> _Consegna_
Rispondi alle domande sul brano proposto.
1. Da quale anno, secondo il brano proposto, si è affermato un nuovo canone drammaturgico e produttivo di fare blockbuster?
2. Quale mestierante ha reclutato Feige?
3. Di chi è la colonna sonora che accompagna il discorso di chiusura di Nick Fury?
───── Brano proposto ─────
Insomma, quello che poteva rivelarsi un fallimento totale dati i più o meno riusciti esperimenti solisti della Fase Uno, si è rivelato col tempo uno dei migliori cinecomic di sempre e un film spartiacque che ha rivoluzionato il cinema d’intrattenimento al pari dei suoi illustri predecessori autoriali della Silver Age, ma anche di perle come Guerre Stellari e Jurassic Park. Nel bene e nel male, dal 2012 in poi si è settato un nuovo canone drammaturgico e produttivo di fare blockbuster e il vero inizio dell’impero commerciale di Feige, che grazie al reclutamento di un ottimo mestierante come Joss Whedon, ha compiuto l’impossibile potendo così vivere di rendita per i prossimi decenni col suo marchio, anche quando gli stessi film corali degli Avengers successivi non son più riusciti ad eguagliare la perfezione del capostipite. A giustificazione di ciò, basti analizzare il finale del film, in cui Nick Fury prende la parola di fronte ai capoccia dello SHIELD nel raccontare le gesta leggendarie degli Avengers, in cui il montaggio alterna il suo epico discorso di chiusura – sulle note della splendida colonna sonora di Alan Silvestri – al congedo dei vari Avengers che, non parlando ed esprimendosi solo con l’ausilio della loro gestualità e dell’espressività dei loro volti, fuggono verso destini ignoti per un meritato riposo in barba al governo americano con tutte le sue macchinazioni.
───── Righe ─────
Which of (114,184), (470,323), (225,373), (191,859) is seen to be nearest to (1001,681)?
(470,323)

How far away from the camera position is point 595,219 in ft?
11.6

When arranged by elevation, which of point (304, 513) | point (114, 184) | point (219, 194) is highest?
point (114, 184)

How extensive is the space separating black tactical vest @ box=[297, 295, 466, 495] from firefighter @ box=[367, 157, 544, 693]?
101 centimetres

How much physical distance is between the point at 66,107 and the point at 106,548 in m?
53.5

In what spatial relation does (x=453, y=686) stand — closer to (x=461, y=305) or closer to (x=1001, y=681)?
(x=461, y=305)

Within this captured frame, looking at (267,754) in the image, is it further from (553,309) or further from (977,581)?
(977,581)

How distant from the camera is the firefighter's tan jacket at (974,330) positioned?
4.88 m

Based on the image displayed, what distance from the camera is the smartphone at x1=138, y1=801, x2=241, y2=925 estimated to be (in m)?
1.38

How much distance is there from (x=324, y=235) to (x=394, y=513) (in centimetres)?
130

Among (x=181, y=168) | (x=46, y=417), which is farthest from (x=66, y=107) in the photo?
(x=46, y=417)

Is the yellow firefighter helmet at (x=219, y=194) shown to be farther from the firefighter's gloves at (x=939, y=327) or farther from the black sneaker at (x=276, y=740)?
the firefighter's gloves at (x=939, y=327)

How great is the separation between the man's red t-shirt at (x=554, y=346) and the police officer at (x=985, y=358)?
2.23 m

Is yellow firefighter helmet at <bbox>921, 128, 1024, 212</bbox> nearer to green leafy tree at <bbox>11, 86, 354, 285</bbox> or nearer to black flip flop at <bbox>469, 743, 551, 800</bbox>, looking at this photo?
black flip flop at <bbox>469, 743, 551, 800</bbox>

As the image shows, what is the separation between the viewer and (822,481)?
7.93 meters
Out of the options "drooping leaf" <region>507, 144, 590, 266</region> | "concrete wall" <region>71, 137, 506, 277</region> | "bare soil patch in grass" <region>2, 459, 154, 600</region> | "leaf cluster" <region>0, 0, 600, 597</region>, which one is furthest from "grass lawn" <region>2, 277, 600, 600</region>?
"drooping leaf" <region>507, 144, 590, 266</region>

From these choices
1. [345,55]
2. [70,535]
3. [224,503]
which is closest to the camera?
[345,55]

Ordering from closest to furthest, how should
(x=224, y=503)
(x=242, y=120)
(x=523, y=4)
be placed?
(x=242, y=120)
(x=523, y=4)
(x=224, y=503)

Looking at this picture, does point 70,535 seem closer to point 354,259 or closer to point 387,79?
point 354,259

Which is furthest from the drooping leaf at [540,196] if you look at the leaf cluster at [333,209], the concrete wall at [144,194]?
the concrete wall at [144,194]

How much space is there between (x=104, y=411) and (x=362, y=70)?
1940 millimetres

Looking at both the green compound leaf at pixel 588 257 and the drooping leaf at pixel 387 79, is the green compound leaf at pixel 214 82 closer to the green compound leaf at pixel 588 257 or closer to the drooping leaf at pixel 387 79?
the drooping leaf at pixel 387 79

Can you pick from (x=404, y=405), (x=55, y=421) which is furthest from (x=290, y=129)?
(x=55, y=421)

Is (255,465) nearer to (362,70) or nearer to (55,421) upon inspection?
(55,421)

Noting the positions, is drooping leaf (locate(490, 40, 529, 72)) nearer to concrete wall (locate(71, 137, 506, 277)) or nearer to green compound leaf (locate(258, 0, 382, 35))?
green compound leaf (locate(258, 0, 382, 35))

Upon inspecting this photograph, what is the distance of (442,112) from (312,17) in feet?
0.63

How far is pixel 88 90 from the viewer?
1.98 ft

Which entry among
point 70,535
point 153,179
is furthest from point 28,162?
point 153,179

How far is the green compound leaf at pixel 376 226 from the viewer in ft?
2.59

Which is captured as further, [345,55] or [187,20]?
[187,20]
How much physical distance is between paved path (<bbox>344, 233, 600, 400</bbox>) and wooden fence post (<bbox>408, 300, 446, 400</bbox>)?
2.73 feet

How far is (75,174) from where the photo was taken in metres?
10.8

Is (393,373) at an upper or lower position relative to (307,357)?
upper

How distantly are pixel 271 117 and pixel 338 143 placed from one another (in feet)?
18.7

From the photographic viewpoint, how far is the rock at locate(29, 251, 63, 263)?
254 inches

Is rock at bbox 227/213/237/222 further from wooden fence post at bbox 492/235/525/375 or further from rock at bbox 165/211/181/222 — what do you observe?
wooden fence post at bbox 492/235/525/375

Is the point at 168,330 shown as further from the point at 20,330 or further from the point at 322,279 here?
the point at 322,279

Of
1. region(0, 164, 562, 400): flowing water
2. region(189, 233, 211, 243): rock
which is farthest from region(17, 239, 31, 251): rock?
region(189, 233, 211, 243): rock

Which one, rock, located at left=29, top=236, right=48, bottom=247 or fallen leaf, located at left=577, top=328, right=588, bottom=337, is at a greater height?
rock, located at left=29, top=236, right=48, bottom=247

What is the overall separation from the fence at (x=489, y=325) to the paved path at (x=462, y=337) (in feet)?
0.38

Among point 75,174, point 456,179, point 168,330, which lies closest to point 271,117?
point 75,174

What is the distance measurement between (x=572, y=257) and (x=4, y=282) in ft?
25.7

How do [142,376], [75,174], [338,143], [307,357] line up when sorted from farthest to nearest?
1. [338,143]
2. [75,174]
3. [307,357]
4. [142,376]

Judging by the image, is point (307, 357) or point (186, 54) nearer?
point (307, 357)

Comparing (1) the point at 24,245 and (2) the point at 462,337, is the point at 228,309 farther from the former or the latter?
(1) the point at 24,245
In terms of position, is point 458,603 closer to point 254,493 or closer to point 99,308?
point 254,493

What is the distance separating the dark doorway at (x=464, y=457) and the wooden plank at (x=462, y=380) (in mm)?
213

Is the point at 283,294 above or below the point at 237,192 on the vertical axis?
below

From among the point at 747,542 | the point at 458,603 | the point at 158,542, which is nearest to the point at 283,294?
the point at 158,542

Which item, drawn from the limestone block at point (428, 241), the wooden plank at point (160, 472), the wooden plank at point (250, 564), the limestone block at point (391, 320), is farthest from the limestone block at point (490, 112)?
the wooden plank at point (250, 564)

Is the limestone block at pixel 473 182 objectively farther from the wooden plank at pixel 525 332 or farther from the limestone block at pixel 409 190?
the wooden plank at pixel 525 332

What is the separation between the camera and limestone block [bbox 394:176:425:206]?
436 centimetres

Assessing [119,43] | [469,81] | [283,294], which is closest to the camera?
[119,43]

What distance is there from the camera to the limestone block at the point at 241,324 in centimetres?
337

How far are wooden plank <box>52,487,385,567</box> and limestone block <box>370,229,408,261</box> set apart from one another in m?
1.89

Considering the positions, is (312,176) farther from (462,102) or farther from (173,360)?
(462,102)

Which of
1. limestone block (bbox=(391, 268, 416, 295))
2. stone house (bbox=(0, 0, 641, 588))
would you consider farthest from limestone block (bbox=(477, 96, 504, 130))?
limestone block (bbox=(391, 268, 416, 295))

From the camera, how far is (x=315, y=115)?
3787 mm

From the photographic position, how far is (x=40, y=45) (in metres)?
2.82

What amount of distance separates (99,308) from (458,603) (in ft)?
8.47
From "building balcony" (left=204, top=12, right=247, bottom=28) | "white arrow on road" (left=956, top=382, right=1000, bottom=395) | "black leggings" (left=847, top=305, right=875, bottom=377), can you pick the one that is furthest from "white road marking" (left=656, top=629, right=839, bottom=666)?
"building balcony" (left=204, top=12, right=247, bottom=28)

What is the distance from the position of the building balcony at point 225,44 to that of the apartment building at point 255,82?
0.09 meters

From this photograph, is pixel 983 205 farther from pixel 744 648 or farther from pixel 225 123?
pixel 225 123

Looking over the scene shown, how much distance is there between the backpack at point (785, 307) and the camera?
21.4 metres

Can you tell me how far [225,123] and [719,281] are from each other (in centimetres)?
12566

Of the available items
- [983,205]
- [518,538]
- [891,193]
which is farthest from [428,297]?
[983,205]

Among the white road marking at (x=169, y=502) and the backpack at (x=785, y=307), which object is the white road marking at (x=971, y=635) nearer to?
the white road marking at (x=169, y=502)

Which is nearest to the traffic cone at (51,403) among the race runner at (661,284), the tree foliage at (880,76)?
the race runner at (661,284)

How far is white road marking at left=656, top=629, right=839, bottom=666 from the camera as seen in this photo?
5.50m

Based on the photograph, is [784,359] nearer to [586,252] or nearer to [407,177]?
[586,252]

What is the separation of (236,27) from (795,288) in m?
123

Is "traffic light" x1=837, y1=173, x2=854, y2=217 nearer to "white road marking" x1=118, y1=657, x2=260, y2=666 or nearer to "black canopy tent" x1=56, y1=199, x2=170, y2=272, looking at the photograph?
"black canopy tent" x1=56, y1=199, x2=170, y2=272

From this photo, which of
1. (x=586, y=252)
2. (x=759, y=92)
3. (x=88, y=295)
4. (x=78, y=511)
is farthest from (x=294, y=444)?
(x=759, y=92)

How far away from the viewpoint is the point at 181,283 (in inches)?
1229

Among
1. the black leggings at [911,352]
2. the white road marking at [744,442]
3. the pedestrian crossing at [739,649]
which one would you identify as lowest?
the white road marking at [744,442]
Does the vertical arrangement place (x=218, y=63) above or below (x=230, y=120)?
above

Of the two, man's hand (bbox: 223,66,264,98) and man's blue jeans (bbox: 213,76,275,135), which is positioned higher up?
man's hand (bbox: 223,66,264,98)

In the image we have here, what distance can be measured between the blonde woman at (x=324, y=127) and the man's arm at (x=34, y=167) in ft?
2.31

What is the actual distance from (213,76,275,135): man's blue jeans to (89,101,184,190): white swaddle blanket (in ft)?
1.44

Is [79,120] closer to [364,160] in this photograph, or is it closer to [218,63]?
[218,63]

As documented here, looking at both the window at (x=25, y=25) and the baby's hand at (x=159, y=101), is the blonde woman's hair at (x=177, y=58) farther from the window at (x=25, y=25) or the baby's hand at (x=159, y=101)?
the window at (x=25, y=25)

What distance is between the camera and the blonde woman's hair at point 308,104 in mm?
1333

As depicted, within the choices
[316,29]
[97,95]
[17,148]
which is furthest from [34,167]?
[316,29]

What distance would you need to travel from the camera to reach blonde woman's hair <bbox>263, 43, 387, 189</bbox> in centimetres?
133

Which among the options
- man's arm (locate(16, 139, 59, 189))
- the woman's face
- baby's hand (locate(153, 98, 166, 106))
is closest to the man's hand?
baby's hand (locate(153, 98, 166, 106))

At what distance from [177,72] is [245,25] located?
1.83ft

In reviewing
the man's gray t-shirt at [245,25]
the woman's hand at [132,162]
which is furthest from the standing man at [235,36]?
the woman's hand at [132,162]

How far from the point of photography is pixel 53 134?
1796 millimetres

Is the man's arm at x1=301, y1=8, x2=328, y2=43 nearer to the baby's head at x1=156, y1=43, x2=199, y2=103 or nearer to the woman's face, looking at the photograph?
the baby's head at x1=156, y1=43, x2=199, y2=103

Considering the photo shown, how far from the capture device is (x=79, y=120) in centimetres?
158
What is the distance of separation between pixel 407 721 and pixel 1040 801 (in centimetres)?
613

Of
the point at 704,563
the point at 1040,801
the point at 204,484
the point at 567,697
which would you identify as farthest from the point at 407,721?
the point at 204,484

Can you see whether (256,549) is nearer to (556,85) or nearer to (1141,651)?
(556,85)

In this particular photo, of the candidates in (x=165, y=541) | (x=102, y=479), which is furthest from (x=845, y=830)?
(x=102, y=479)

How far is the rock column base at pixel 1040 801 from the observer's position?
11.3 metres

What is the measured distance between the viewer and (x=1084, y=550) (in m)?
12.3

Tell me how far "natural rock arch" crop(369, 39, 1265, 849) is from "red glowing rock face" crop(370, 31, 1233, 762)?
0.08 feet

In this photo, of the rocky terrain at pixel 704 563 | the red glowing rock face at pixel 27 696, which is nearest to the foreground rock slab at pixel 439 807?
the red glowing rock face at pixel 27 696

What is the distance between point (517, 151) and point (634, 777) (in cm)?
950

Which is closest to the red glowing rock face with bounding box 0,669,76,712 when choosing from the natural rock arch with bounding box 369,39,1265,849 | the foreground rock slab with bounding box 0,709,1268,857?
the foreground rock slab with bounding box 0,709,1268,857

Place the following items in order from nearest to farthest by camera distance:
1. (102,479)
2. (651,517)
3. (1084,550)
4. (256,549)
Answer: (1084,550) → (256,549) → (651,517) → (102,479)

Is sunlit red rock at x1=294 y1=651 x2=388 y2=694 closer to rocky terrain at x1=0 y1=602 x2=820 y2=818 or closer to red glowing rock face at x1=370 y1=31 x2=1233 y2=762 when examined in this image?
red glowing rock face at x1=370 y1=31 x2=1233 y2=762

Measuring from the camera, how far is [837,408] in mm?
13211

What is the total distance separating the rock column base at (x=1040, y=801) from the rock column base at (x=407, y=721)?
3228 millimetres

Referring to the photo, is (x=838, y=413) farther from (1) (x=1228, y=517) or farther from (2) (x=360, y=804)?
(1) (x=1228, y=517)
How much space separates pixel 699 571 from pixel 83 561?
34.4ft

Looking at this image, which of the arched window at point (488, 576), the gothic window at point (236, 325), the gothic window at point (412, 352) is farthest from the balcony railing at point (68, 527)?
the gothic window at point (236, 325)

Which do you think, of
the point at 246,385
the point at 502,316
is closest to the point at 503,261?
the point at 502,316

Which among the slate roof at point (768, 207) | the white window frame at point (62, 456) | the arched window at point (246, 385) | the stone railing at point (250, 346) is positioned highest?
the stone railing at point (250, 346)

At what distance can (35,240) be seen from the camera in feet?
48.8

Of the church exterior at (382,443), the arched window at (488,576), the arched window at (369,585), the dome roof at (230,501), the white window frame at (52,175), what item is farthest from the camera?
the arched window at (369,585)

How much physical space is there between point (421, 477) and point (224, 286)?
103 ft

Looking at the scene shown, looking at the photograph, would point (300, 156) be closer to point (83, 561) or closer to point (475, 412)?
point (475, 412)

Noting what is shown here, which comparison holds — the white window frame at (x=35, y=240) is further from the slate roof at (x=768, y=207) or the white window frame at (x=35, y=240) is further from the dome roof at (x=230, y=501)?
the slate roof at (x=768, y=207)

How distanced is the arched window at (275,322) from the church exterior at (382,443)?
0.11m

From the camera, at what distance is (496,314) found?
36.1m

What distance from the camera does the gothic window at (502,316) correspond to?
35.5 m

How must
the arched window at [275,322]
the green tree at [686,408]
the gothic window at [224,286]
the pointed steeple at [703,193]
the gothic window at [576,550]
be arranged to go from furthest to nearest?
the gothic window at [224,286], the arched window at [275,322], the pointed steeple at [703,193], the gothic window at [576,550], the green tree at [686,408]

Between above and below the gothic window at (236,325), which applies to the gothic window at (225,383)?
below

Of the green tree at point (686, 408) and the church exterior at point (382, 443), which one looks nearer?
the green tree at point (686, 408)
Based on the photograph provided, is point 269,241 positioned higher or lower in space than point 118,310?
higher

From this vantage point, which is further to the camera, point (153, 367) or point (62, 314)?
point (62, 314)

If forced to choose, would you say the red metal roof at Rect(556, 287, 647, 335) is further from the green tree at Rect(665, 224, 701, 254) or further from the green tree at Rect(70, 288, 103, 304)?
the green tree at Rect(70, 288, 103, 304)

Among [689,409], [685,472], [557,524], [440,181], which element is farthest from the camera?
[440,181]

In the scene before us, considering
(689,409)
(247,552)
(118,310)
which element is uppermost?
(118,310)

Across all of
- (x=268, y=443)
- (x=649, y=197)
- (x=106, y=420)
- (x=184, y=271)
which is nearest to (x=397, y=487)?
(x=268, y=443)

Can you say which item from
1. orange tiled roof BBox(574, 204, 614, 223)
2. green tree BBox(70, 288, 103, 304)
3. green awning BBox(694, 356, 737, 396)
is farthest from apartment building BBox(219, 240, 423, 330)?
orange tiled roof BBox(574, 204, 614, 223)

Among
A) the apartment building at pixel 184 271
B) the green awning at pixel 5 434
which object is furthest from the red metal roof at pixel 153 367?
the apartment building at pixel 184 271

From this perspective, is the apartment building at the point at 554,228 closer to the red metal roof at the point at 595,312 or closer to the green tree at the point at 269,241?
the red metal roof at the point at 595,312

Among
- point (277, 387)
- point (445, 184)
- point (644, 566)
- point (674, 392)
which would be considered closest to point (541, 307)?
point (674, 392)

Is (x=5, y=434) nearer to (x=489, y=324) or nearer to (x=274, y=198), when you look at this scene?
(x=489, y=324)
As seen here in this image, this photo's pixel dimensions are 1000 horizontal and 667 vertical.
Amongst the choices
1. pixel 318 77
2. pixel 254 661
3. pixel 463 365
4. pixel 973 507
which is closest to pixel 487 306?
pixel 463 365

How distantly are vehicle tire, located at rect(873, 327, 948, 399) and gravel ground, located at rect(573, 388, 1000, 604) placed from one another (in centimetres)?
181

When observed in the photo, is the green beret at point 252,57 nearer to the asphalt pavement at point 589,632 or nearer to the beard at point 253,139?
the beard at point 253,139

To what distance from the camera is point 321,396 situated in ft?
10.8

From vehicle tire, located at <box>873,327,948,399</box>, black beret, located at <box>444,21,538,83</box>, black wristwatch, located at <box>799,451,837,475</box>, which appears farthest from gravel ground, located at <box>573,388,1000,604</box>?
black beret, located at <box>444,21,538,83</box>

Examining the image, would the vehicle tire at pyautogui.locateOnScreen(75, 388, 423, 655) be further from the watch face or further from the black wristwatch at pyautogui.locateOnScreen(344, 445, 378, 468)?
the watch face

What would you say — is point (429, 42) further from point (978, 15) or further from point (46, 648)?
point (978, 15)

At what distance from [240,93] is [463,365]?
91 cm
─────
> _Soluzione_
1. Dal 2012.
2. Joss Whedon.
3. Di Alan Silvestri.